Designing High-Tc Superconductors with BCS-inspired Screening, Density Functional Theory and Deep-learning

TL;DR

This study combines BCS-inspired screening, density functional theory, and deep learning to efficiently identify and predict properties of potential high-temperature superconductors from a large materials database.

Contribution

It introduces a multi-step workflow integrating pre-screening, DFT calculations, and deep learning models to accelerate superconductor discovery.

Findings

Identified 105 stable materials with Tc > 5 K.

Deep learning models predict superconducting properties faster than first principles methods.

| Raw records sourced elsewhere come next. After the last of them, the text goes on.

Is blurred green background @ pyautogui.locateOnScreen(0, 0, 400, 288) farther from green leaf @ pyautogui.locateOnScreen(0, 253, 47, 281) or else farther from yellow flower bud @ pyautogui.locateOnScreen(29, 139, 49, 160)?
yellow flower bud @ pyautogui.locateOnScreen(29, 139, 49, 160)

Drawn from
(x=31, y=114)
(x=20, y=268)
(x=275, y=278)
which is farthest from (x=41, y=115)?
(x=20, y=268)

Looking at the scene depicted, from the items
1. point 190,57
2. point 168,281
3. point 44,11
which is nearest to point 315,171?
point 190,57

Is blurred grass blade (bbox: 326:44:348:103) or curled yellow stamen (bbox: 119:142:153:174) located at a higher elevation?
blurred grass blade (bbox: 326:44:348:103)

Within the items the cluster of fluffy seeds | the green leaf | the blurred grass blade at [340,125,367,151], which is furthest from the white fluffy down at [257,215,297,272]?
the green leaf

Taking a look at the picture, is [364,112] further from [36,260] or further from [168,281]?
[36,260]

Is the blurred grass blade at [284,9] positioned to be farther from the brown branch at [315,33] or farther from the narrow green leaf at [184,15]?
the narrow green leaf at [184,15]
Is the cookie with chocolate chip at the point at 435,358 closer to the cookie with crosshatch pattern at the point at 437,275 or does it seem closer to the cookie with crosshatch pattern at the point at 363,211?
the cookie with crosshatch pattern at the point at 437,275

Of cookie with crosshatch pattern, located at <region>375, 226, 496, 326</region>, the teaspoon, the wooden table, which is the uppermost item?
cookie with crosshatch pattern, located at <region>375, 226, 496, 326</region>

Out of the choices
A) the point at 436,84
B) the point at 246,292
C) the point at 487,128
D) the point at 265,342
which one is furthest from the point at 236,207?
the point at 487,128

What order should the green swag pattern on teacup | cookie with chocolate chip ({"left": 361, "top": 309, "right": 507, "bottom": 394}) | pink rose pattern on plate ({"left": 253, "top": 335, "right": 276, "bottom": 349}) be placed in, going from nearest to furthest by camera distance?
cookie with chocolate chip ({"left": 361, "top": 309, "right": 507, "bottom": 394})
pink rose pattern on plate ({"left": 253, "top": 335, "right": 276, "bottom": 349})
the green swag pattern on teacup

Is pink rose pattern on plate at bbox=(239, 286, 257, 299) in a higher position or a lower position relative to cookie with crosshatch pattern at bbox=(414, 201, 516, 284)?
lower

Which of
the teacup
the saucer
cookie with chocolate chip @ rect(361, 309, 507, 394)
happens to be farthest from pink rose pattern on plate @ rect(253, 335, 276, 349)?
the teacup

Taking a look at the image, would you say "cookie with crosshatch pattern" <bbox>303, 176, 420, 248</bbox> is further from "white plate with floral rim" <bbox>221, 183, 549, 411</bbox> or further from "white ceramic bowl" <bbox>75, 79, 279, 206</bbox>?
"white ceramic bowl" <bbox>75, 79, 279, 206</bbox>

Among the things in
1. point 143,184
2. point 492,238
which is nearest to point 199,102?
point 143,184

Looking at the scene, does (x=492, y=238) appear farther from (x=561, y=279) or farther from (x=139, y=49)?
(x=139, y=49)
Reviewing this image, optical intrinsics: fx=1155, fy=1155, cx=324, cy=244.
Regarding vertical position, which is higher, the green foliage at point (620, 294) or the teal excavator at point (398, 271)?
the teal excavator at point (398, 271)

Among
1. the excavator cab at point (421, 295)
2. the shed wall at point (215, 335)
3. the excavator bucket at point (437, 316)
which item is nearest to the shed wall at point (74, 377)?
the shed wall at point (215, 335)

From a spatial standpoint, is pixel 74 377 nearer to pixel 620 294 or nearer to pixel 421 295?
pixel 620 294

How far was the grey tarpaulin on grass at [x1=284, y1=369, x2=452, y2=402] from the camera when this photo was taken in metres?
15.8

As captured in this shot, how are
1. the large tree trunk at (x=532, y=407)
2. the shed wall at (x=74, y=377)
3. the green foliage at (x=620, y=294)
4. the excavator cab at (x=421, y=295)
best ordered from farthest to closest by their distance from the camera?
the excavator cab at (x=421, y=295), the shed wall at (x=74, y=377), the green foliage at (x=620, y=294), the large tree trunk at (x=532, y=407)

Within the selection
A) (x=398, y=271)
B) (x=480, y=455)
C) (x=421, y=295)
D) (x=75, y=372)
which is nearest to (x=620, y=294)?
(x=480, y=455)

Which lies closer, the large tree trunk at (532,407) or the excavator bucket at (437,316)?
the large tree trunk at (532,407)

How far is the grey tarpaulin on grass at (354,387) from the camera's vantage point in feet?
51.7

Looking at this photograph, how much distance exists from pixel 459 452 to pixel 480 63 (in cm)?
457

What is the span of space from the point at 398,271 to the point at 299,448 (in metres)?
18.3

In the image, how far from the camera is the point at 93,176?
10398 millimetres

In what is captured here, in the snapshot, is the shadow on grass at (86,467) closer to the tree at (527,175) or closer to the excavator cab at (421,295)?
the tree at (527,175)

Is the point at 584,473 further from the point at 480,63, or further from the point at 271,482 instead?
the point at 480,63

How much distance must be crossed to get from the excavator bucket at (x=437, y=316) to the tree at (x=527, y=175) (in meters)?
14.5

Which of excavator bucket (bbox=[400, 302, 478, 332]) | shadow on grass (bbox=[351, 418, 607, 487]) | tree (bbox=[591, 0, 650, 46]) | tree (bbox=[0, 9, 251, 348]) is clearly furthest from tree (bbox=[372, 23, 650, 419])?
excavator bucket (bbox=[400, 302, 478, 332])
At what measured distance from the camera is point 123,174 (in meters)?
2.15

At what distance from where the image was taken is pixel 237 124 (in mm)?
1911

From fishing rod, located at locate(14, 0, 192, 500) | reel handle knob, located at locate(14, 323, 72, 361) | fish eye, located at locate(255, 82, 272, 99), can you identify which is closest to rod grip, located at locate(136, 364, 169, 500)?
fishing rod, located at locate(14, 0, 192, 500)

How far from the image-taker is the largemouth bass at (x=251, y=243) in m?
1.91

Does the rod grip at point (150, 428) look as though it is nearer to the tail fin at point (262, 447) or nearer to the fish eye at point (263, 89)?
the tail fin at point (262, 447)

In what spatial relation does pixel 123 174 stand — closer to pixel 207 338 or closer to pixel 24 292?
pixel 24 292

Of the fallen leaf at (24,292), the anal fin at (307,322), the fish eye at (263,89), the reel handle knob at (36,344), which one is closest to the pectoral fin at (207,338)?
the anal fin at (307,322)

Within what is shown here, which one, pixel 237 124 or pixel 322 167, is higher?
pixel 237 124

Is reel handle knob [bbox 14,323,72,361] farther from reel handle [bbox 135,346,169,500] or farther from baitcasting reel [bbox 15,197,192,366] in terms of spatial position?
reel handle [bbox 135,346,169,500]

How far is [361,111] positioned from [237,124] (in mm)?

Predicting the Eliashberg function improves model accuracy for Tc prediction.

Abstract

We develop a multi-step workflow for the discovery of conventional superconductors, starting with a Bardeen Cooper Schrieffer inspired pre-screening of 1736 materials with high Debye temperature and electronic density of states. Next, we perform electron-phonon coupling calculations for 1058 of them to establish a large and systematic database of BCS superconducting properties. Using the McMillan-Allen-Dynes formula, we identify 105 dynamically stable materials with transition temperatures, Tc>5 K. Additionally, we analyze trends in our dataset and individual materials including MoN, VC, VTe, KB6, Ru3NbC, V3Pt, ScN, LaN2, RuO2, and TaC. We demonstrate that deep-learning(DL) models can predict superconductor properties faster than direct first principles computations. Notably, we find that by predicting the Eliashberg function as an intermediate quantity, we can improve model performance versus a direct DL prediction of Tc. We apply the trained models on the crystallographic open database and pre-screen candidates for further DFT calculations.